DDP Error : RuntimeError: Default process group has not been initialized, please make sure to call init_process_group

banarutz · November 9, 2022, 3:43pm

Hello,

I’m trying implement DDP for training on 2 ore more nodes with just 1 gpu / node and I’ve got the following issue:

if __name__ == "__main__":
setup(rank = args.rank, world_size= args.nodes, args= args)
	mp.spawn(train, nprocs=2, args=(args, ))

where the setup function is:

def setup(rank, world_size, args):
	os.environ['MASTER_ADDR'] = args.master_addr
	os.environ['MASTER_PORT'] = args.master_port
	os.environ['RANK'] = str (args.rank)
	os.environ['WORLD_SIZE'] = str (args.nodes)
    # initialize the process group
	dist.init_process_group("nccl", rank=rank, world_size=world_size)

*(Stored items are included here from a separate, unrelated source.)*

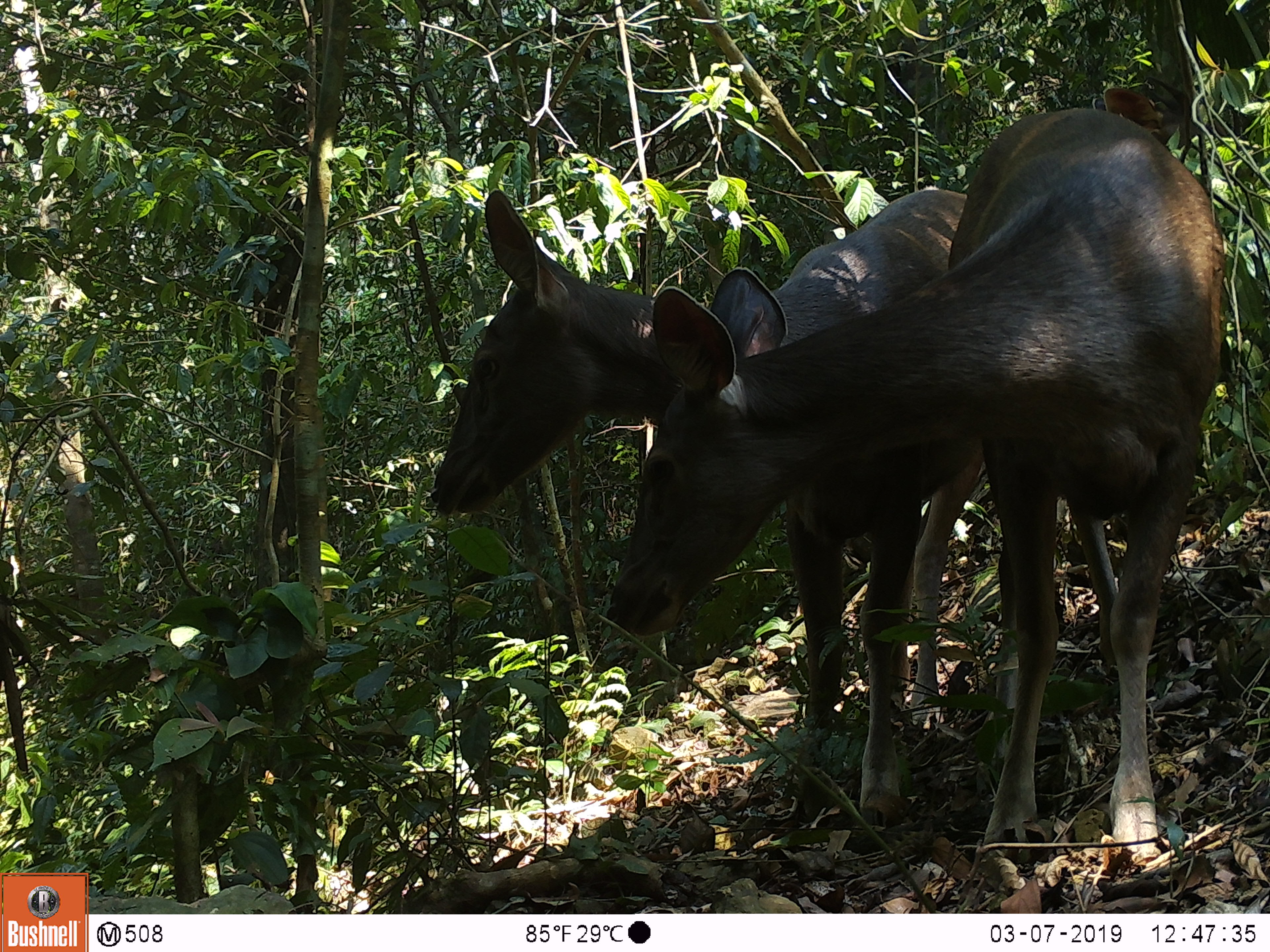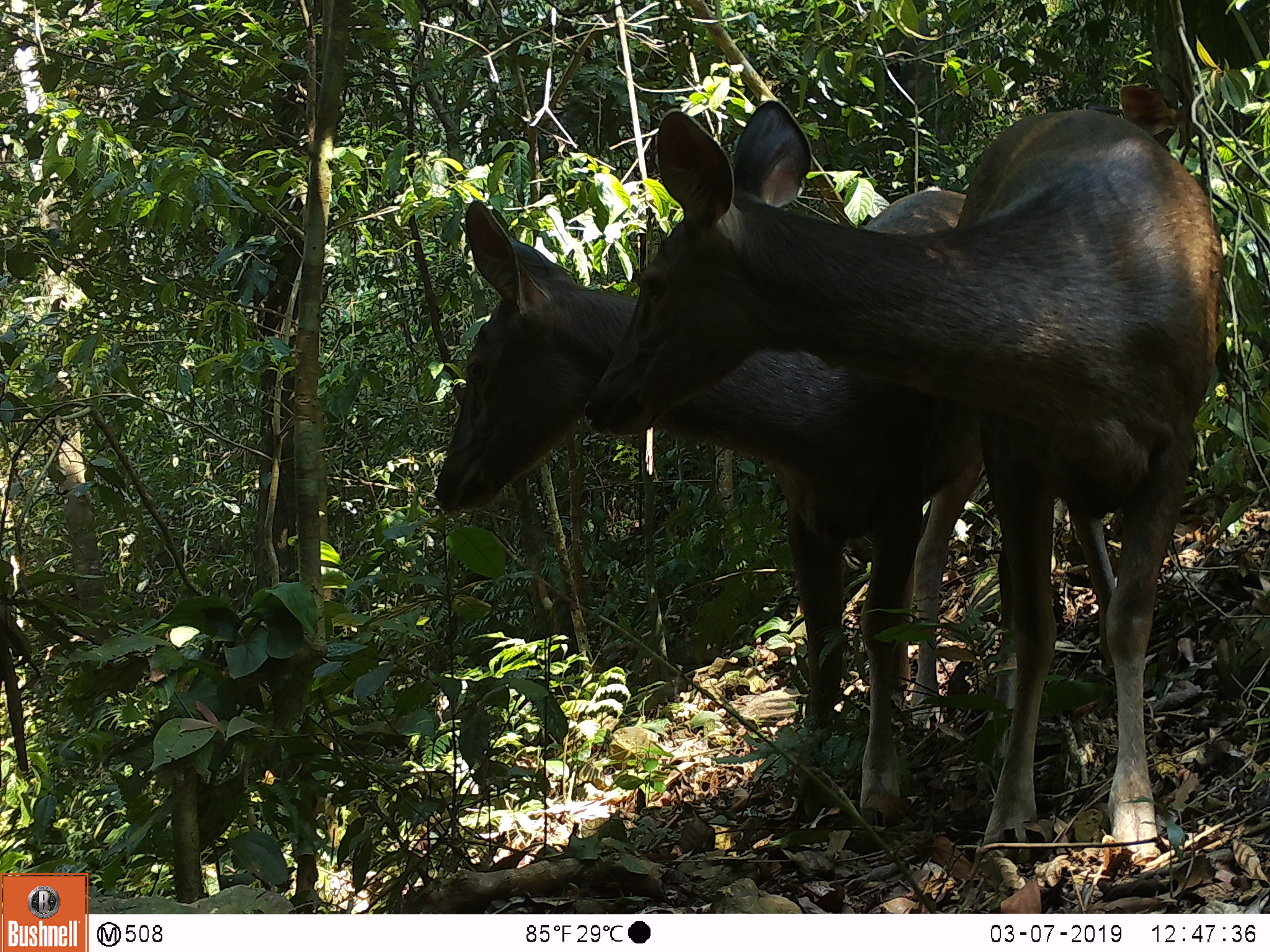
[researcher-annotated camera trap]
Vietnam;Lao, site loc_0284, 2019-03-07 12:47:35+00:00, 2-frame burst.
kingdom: Animalia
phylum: Chordata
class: Mammalia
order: Artiodactyla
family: Cervidae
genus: Rusa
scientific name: Rusa unicolor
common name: sambar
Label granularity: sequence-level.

In train i initialize the model and doing the training loops. I’ve got the following error:

RuntimeError: Default process group has not been initialized, please make sure to call init_process_group.

But how, i initialized the process group one line above.
Thanks!

fduwjj · November 9, 2022, 6:14pm

Correct me if I am wrong. Looks like that you first init process group and then spawn processes?
If so, you might want to do it opposite way. Basically you can add log after init_process_group and do you see init_process_group has been finished for each rank?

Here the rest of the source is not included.